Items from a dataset
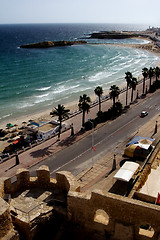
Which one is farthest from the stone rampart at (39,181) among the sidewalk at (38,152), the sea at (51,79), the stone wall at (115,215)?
the sea at (51,79)

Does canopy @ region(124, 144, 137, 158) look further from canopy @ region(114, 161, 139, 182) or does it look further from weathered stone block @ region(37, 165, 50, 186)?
weathered stone block @ region(37, 165, 50, 186)

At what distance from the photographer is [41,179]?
1816 centimetres

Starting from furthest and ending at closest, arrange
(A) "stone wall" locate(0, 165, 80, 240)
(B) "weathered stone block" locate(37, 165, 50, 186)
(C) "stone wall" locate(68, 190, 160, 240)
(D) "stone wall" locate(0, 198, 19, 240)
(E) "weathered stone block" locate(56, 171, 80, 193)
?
(B) "weathered stone block" locate(37, 165, 50, 186)
(A) "stone wall" locate(0, 165, 80, 240)
(E) "weathered stone block" locate(56, 171, 80, 193)
(C) "stone wall" locate(68, 190, 160, 240)
(D) "stone wall" locate(0, 198, 19, 240)

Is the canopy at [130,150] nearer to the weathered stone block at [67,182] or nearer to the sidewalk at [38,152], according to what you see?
the sidewalk at [38,152]

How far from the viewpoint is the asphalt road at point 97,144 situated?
31.0 m

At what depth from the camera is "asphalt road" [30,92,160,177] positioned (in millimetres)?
30953

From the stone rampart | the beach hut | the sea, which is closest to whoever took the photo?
the stone rampart

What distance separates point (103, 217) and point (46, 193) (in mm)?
4545

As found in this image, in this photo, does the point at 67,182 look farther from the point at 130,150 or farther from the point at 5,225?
the point at 130,150

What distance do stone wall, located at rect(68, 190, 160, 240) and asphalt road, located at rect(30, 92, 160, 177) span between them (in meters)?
13.5

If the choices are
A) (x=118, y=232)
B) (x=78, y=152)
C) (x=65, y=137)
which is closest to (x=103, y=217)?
(x=118, y=232)

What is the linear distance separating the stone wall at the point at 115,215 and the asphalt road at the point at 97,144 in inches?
533

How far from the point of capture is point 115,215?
14.1 m

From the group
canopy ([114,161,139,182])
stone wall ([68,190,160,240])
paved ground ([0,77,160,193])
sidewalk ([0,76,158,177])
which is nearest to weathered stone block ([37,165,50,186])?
stone wall ([68,190,160,240])
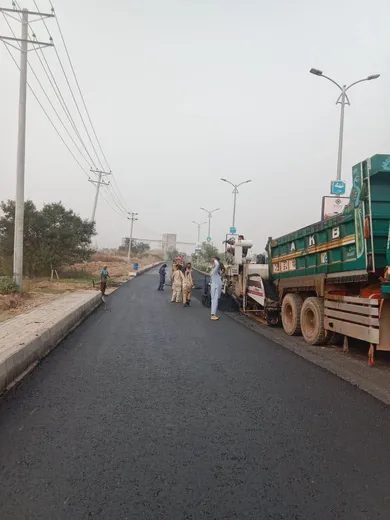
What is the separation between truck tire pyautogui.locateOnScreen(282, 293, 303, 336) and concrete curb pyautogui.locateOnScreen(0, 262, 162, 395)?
496cm

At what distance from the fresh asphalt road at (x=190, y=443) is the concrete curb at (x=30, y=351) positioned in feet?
0.59

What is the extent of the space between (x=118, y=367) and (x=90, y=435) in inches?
96.6

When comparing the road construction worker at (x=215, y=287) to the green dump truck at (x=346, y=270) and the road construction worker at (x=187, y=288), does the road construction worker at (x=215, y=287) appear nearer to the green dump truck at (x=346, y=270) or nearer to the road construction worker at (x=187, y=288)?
the green dump truck at (x=346, y=270)

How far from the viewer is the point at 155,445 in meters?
3.46

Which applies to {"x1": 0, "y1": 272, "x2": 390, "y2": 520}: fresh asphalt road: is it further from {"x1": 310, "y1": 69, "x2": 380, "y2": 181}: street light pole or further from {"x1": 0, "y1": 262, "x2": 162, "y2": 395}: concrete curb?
{"x1": 310, "y1": 69, "x2": 380, "y2": 181}: street light pole

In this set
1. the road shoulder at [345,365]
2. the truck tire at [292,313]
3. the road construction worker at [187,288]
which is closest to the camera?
the road shoulder at [345,365]

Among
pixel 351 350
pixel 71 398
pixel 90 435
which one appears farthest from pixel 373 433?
pixel 351 350

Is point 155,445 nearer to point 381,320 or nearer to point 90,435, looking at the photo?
point 90,435

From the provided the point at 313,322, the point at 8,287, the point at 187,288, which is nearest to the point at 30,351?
the point at 313,322

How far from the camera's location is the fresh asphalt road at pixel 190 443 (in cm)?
263

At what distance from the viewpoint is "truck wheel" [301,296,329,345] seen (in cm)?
809

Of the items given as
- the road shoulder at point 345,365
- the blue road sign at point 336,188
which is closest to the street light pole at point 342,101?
the blue road sign at point 336,188

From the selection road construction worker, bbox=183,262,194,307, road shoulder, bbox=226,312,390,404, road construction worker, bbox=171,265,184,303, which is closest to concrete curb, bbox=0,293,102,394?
road shoulder, bbox=226,312,390,404

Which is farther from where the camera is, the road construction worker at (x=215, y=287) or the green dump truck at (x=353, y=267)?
the road construction worker at (x=215, y=287)
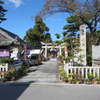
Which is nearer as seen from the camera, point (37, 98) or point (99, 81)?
point (37, 98)

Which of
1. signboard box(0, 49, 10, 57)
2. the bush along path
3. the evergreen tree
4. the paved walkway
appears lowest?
the paved walkway

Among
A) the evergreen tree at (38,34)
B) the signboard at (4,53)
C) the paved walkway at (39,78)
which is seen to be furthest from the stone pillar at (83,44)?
the evergreen tree at (38,34)

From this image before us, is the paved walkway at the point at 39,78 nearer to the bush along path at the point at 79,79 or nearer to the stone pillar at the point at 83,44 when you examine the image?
the bush along path at the point at 79,79

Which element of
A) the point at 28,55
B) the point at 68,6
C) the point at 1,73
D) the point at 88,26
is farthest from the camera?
the point at 28,55

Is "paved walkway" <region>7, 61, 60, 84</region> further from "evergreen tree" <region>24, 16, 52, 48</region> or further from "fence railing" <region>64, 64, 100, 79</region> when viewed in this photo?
"evergreen tree" <region>24, 16, 52, 48</region>

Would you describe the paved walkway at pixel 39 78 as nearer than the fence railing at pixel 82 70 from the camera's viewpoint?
No

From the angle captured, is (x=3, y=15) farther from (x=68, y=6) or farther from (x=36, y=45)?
(x=36, y=45)

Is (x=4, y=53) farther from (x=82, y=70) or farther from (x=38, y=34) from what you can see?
(x=38, y=34)

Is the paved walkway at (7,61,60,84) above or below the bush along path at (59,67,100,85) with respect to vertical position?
below

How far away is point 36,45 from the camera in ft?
119

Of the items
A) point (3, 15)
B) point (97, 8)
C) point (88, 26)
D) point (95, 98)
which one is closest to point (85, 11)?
point (97, 8)

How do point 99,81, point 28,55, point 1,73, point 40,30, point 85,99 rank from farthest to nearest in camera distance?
point 40,30 < point 28,55 < point 1,73 < point 99,81 < point 85,99

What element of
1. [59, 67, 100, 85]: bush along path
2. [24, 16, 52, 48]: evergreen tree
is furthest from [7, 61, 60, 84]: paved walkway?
[24, 16, 52, 48]: evergreen tree

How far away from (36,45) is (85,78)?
98.4 feet
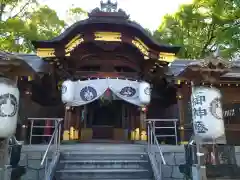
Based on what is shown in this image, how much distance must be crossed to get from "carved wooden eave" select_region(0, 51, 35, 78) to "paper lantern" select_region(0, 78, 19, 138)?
298 mm

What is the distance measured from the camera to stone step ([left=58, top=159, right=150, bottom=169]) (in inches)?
256

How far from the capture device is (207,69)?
5.95 m

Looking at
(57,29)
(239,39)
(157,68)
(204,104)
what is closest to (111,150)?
(204,104)

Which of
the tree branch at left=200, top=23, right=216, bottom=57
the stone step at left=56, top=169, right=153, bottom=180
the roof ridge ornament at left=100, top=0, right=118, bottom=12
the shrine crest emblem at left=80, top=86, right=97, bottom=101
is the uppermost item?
the tree branch at left=200, top=23, right=216, bottom=57

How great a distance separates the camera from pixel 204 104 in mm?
5832

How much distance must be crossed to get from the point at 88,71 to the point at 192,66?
18.4 ft

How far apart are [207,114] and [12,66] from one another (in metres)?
4.55

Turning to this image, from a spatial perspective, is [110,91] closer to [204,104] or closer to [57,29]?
[204,104]

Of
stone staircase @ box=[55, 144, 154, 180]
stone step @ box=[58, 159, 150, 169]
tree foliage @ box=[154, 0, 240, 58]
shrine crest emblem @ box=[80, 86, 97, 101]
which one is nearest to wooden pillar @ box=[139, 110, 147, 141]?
shrine crest emblem @ box=[80, 86, 97, 101]

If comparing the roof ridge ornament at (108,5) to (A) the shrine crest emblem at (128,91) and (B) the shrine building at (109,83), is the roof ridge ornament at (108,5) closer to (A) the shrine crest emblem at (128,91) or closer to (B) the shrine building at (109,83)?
(B) the shrine building at (109,83)

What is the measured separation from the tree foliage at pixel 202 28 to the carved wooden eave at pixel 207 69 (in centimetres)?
1105

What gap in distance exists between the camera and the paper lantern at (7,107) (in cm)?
520

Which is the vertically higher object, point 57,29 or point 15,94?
point 57,29

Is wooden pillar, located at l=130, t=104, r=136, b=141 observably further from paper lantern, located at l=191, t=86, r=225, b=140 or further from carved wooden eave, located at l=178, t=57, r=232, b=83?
carved wooden eave, located at l=178, t=57, r=232, b=83
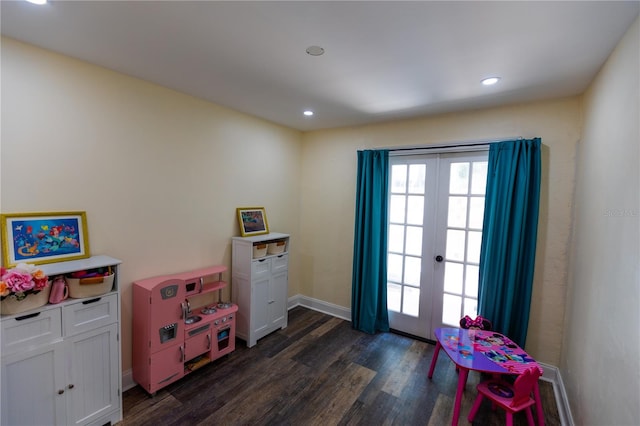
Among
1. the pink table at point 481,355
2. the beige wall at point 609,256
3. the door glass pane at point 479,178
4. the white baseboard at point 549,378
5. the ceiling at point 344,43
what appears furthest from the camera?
the door glass pane at point 479,178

=== Your goal ===
Retype the items word for word from the start through the line holding "1816 centimetres", inclusive. Leave the pictures out of your answer.

=== Answer to the exercise ===
Which one is farthest from the stone rampart at (39,181) among the sidewalk at (38,152), the sea at (51,79), the stone wall at (115,215)?
the sea at (51,79)

Does canopy @ region(124, 144, 137, 158) look further from canopy @ region(114, 161, 139, 182) or does it look further from weathered stone block @ region(37, 165, 50, 186)?
weathered stone block @ region(37, 165, 50, 186)

At what distance from the photographer is [41,179]?
1816 centimetres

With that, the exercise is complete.